Официальная встреча Президента с космонавтами по протоколу завершилась. Президент Назарбаев проводил нас до самолета, что было явным нарушением протокольных норм, но ясно выражало его отношение к космонавтам, президенты редко так поступают. У самолета ЦПК началось прощание, пожелания доброго пути, успехов… И тут заместитель начальника Центра генерал-майор Глазков неожиданно предложил Назарбаеву подняться на борт самолета, на котором на Байконур и с места посадки летают космонавты. Это уже далеко выходило за границы правил. Но Назарбаев немедленно стал подниматься по трапу в самолет, где в салоне уже сидели готовые к отлету в Москву на аэродром «Чкаловский» генеральный директор Российского космического агентства Коптев, заместитель генерального конструктора Зеленщиков, несколько генералов.

– Ну а где?.. – начал было Нурсултан Абишевич…

Глазков стал отдавать нужные распоряжения, но казахский журналист Геннадий Кононов опередил всех и немедленно достал из сумки две бутылки казахского коньяка «Женис», что в переводе означает «Победа», и алма-атинские яблоки.

– Эх, тут хрустальные рюмки бы нужны, – посетовал генерал Глазков, но у нас, извините, такая посуда не водится.

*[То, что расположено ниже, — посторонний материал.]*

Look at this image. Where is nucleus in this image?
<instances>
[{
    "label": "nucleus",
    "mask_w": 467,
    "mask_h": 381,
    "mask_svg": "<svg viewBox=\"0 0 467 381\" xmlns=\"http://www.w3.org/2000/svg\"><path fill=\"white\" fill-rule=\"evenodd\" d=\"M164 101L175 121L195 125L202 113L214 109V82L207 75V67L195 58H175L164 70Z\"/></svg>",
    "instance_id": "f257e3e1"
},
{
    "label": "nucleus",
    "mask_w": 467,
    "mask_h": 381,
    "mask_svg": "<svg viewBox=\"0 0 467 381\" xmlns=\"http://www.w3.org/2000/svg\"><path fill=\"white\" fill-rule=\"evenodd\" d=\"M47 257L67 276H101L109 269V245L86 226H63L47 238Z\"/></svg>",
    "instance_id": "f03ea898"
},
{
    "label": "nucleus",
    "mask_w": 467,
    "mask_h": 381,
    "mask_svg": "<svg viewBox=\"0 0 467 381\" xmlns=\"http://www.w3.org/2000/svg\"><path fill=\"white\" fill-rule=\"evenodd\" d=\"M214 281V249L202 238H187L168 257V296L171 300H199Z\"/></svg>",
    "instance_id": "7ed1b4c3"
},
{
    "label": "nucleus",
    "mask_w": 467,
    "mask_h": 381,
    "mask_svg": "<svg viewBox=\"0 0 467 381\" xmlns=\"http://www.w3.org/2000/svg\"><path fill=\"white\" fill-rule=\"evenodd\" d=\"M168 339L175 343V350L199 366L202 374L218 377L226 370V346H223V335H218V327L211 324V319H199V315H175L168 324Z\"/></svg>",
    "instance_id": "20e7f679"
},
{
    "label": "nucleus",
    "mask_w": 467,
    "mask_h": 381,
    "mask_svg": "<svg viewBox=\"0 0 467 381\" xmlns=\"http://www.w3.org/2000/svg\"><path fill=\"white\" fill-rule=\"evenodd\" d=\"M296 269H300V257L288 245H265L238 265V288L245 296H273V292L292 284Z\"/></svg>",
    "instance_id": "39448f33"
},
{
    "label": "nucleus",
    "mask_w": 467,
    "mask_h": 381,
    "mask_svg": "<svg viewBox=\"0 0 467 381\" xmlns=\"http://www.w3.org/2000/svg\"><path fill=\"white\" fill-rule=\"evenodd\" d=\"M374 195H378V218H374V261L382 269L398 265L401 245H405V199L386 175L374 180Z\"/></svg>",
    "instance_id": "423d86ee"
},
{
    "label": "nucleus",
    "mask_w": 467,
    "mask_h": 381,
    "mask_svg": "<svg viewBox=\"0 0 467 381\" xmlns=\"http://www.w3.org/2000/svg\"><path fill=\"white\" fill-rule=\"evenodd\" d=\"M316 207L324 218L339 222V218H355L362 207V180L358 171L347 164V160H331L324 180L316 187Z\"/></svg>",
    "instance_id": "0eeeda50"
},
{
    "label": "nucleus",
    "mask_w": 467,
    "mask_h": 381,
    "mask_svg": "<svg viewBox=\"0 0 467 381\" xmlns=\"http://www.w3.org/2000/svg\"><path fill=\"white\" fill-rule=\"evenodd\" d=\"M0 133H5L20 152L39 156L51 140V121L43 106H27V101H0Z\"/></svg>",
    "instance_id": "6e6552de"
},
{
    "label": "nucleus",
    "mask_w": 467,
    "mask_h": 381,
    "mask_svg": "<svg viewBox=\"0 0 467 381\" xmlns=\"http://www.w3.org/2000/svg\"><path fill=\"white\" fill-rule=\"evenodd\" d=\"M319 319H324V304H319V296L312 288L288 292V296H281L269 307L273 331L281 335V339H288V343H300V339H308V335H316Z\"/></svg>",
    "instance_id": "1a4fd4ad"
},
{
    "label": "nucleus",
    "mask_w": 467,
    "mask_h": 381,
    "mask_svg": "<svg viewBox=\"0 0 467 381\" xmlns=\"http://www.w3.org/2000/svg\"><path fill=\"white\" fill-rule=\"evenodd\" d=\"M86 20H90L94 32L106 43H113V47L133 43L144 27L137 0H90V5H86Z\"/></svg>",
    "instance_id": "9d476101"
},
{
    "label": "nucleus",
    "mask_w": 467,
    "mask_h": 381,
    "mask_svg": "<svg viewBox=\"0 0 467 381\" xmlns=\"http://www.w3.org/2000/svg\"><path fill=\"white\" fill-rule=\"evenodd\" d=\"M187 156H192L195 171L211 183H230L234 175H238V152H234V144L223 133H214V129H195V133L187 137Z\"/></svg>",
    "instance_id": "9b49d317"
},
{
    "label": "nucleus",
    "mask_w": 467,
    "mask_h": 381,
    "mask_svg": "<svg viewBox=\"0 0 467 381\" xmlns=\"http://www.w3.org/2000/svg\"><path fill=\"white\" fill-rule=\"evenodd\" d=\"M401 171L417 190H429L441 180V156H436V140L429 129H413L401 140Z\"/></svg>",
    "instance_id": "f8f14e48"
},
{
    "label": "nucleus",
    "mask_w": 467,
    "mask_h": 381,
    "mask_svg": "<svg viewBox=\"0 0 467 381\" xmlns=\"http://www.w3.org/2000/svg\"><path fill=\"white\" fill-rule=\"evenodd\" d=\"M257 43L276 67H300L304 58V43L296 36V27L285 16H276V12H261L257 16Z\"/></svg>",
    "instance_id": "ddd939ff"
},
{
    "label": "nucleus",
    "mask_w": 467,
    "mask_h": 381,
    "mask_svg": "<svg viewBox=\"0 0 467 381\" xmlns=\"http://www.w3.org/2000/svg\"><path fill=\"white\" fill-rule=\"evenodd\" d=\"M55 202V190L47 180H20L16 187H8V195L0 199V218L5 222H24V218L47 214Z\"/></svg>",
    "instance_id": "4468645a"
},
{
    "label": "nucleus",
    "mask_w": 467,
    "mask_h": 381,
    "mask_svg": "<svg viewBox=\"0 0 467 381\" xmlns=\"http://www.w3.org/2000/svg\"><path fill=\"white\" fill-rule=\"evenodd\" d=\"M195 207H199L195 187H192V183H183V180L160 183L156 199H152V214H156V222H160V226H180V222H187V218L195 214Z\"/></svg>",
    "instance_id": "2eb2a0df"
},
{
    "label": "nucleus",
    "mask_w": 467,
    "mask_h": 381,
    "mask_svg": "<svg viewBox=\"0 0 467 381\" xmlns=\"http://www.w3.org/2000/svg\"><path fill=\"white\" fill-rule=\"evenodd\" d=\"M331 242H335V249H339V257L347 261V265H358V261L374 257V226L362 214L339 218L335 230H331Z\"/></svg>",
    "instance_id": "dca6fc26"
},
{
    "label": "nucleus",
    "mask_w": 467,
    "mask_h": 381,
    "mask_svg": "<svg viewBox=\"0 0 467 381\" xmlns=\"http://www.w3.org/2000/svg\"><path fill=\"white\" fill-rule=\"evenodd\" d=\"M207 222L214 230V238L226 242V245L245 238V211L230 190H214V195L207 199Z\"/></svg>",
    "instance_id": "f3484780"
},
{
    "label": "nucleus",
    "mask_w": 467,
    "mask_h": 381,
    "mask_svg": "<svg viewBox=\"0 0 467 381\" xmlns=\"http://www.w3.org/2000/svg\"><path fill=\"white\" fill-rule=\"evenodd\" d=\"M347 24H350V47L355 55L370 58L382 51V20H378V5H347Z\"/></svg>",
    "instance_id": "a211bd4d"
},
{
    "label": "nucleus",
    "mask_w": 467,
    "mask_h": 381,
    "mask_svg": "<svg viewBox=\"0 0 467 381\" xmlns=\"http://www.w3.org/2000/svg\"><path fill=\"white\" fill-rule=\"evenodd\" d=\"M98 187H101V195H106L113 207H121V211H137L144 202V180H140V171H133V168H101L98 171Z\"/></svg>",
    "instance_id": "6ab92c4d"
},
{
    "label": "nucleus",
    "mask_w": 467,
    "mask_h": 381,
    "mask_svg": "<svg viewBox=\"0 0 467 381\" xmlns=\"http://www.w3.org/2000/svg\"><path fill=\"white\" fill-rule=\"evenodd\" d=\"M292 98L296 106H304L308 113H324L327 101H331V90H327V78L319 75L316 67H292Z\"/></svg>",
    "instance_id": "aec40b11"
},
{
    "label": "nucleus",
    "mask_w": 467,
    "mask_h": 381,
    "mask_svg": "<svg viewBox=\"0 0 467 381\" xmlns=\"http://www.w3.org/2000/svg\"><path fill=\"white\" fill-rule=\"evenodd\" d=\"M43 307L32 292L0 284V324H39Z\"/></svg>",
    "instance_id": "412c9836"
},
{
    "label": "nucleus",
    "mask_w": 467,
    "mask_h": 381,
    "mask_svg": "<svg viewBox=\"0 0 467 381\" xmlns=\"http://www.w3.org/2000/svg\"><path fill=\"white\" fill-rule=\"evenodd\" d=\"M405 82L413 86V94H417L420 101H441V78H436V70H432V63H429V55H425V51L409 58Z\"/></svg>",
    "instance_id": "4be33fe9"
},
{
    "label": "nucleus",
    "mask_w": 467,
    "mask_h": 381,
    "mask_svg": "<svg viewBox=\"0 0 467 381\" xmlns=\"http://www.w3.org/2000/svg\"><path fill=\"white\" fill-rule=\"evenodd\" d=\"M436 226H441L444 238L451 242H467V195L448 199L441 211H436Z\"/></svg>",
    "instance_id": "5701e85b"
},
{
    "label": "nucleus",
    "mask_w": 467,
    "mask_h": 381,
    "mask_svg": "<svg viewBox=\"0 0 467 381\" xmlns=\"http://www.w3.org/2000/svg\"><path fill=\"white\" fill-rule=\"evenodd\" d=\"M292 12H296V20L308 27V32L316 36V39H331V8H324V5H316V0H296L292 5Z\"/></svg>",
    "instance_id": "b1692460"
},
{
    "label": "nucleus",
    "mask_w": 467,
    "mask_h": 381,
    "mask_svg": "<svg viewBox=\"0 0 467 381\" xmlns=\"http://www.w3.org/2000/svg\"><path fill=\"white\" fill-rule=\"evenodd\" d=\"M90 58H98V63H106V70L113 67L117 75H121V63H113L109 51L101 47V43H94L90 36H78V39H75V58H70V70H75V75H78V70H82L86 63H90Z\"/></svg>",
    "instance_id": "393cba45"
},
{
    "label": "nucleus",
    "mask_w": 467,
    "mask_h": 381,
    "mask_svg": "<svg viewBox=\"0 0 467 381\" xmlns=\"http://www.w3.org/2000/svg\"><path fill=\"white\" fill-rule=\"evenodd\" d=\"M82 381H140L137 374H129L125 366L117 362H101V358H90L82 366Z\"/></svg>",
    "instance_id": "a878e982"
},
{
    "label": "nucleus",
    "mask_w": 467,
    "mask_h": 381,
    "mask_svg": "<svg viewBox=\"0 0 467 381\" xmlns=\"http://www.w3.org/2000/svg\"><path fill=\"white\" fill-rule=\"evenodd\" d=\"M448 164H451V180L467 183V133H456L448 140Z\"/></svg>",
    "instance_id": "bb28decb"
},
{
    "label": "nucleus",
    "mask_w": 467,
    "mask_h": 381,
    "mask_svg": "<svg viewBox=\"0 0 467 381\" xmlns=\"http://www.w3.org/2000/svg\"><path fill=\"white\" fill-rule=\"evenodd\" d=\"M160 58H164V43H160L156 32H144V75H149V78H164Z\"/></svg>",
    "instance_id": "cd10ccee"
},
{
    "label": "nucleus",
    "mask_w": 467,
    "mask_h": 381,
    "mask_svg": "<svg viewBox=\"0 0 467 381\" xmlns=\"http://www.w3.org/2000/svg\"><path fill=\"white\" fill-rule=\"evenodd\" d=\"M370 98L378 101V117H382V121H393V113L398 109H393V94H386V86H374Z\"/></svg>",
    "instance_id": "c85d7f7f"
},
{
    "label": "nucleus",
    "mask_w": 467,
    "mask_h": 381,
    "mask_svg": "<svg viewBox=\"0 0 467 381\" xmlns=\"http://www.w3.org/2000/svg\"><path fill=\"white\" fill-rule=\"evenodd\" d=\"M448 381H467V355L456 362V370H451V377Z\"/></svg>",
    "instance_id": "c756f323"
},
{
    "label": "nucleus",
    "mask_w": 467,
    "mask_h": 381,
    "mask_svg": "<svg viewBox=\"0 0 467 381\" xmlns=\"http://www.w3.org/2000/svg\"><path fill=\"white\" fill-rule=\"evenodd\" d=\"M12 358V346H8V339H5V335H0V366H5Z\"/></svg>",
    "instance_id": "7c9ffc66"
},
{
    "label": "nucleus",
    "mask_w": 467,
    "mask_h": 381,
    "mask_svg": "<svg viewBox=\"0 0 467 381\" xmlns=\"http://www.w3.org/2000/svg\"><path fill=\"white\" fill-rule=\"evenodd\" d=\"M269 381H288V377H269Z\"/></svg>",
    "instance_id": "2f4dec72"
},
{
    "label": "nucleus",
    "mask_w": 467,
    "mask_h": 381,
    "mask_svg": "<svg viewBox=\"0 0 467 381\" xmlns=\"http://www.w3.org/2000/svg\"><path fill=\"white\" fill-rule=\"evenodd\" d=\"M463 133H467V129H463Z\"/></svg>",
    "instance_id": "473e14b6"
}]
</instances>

– Но стаканы-то найдутся? – спросил Президент.

Пластмассовых стаканчиков оказалось достаточно, и они мгновенно чудесным образом наполнились ароматным напитком.

– Ребята! – обратился к экипажу Президент. – Знаю, что после космического полета вам трудновато стоять, хотя земля тут родная, казахстанская. Вы садитесь, а я стоя выпью за ваше возвращение. Здоровья вам и всего наилучшего!

Затем Нурсултан Абишевич попросил фломастер и написал на панели над столом: «Счастливого возвращения на родную Землю всем космонавтам! В день возвращения 25-й экспедиции, г. Джезказган, 25.08.1998 г.». И расписался: Н. Назарбаев.

Мы пошутили, что теперь знаем, как найти деньги на станцию «Мир»: продать панель на аукционе «Сотби». «ЦПК такими раритетами не торгует», – заметил на это Глазков.

Через десять минут самолет взял курс на Москву, а несколько ошарашенные небывалым происшествием космические начальники только и смогли, что покачать головой, мол, не верится, и выпили за Нурсултана Абишевича.

Экипаж расположили в каютах, напоминающих купе спального вагона. Надо лежать. Все заходят, что-то рассказывают, спрашивают, ответы особенно не слушают. Все одновременно, и всех хочется видеть.

Как много вместили эти сутки. Начинались они в космосе, на станции. Еще 23 часа назад или около того мы были вместе с Геной и Сережей. И вот они бесконечно далеко, накручивают витки вокруг Земли, а мы уже здесь, среди родных, друзей, коллег.